# Neon Transformer for Geissler Tube



## MikeFL (Apr 16, 2016)

Sounds pretty dangerous.

As old as many of us are on this forum, I don't think anyone here today predates neon signs. 
They're all in heaven.

Maybe run this on physics forums or allaboutcircuits?


----------



## SWDweller (Dec 9, 2020)

Neon was heading out when I was heading into the trade, early '70's. All of the signs I ever worked on were HO Florescent. Neon was handled by those other guys. Also has to do with were you were living and working. Out here in the West we were an early adopter of some tech.


----------



## dspiffy (Nov 25, 2013)

I have a few friends that collect neon I could ask, but I dont know if this is their jam. Really I would ask a local neon repair shop in your area.


----------



## Majewski (Jan 8, 2016)

Wow. So cool.


----------



## GeisslerZone (Dec 11, 2021)

MikeFL said:


> Sounds pretty dangerous.
> 
> As old as many of us are on this forum, I don't think anyone here today predates neon signs.
> They're all in heaven.
> ...


Dangerous? I suppose if you don’t take precautions. My question really wasn’t about Geissler tubes or how old they are, it was about the currently available Self Adjusting Neon Power Supplies - How does it safely apply the correct voltage (in my case 2kV).
My second question is, How do you test a neon circuit? What is a relatively inexpensive testing equipment?


----------



## cuba_pete (Dec 8, 2011)

GeisslerZone said:


> I have a late 1800s Geisler tube spinner with several Geisler tubes. Geisler tubes, I found out, were the precursors to neon tubes. The tubes are mostly around 6 to 8 inches long, some are longer. I also have an antique Ruhmkorff coil (antique high voltage power supply.
> I have two questions related to testing:
> 
> Before I hook everything up, I want to test each component. One of the items I need is a transformer. These Geissler tubes require about 2 Kvolts sometimes a little higher. I’ve been looking at self adjusting transformers. My question is are they safe for the device they are powering? These items are somewhat fragile. Or should I go with a manual adjusting transformer?
> ...


You should get on the www.pupman.com list (TCML--Tesla Coil Mailing List), visit the site and check out the TC webring sites (though it appears the webring itself is dead, the Google hits are still indexed.) I would recommend Gary Lau's page for a good starting place.

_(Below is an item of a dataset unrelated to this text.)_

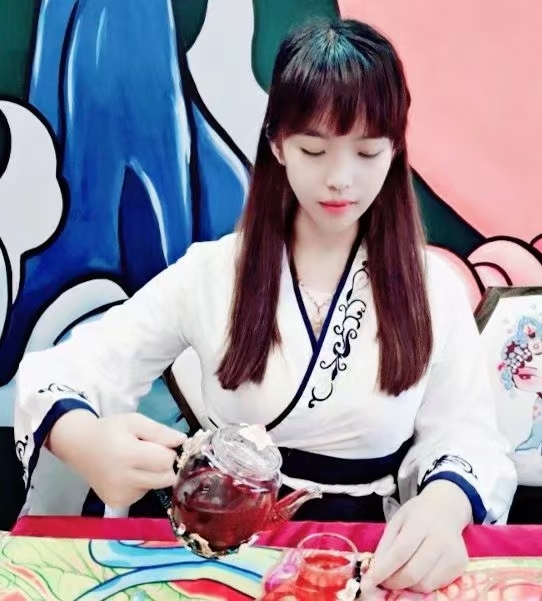 小玉的第一张照片--承德相亲服务中心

The list has been very active lately, and has a plethora of the resources you seek. I've been into HV and coiling for about twenty years. It's a ton of fun.


----------



## RachelKestner (10 mo ago)

Neon was on its way out when I started in the profession in the early 1970s. Every sign I've ever worked on was HO Florescent. Those other people were in charge of Neon Direct . It also has to do with where you lived and worked. We were early adopters of some technology out here in the West.


----------



## paulengr (Oct 8, 2017)

It’s an art form now, still very popular in Vegas and other similar places.

A lot of it now is very different. The big thing about neon originally was the glass blowing. Now they just CNC cut a sheet such as with a water jet sandwiched between two other sheets. Then cement it all together, vacuum, inject neon, seal shut. So the labor intensive part is done in minutes not hours. It’s sort of cheater neon.

With the way the little LED strips look now in fake light bulbs though I can see using that to make some really impressive fake neon.


----------



## Djea3 (Mar 8, 2019)

Just found this thread and it reminded me that when I was a kid my neighbor was a glass blower making neon signs! Forgot all about that. Circa 1965.


----------



## AlexFullerton (3 mo ago)

I'm curious what you found out. Were you able to test it? What did you use?


----------